### Task data
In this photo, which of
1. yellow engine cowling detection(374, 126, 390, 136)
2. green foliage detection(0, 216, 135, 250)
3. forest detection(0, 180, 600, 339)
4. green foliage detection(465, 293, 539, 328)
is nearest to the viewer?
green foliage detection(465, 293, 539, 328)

### Exercise
Put each non-blank line of the listing above into a Markdown table with a No. column for the row number and an Entry column for the line.

### Response below
| No. | Entry |
|---|---|
| 1 | In this photo, which of |
| 2 | 1. yellow engine cowling detection(374, 126, 390, 136) |
| 3 | 2. green foliage detection(0, 216, 135, 250) |
| 4 | 3. forest detection(0, 180, 600, 339) |
| 5 | 4. green foliage detection(465, 293, 539, 328) |
| 6 | is nearest to the viewer? |
| 7 | green foliage detection(465, 293, 539, 328) |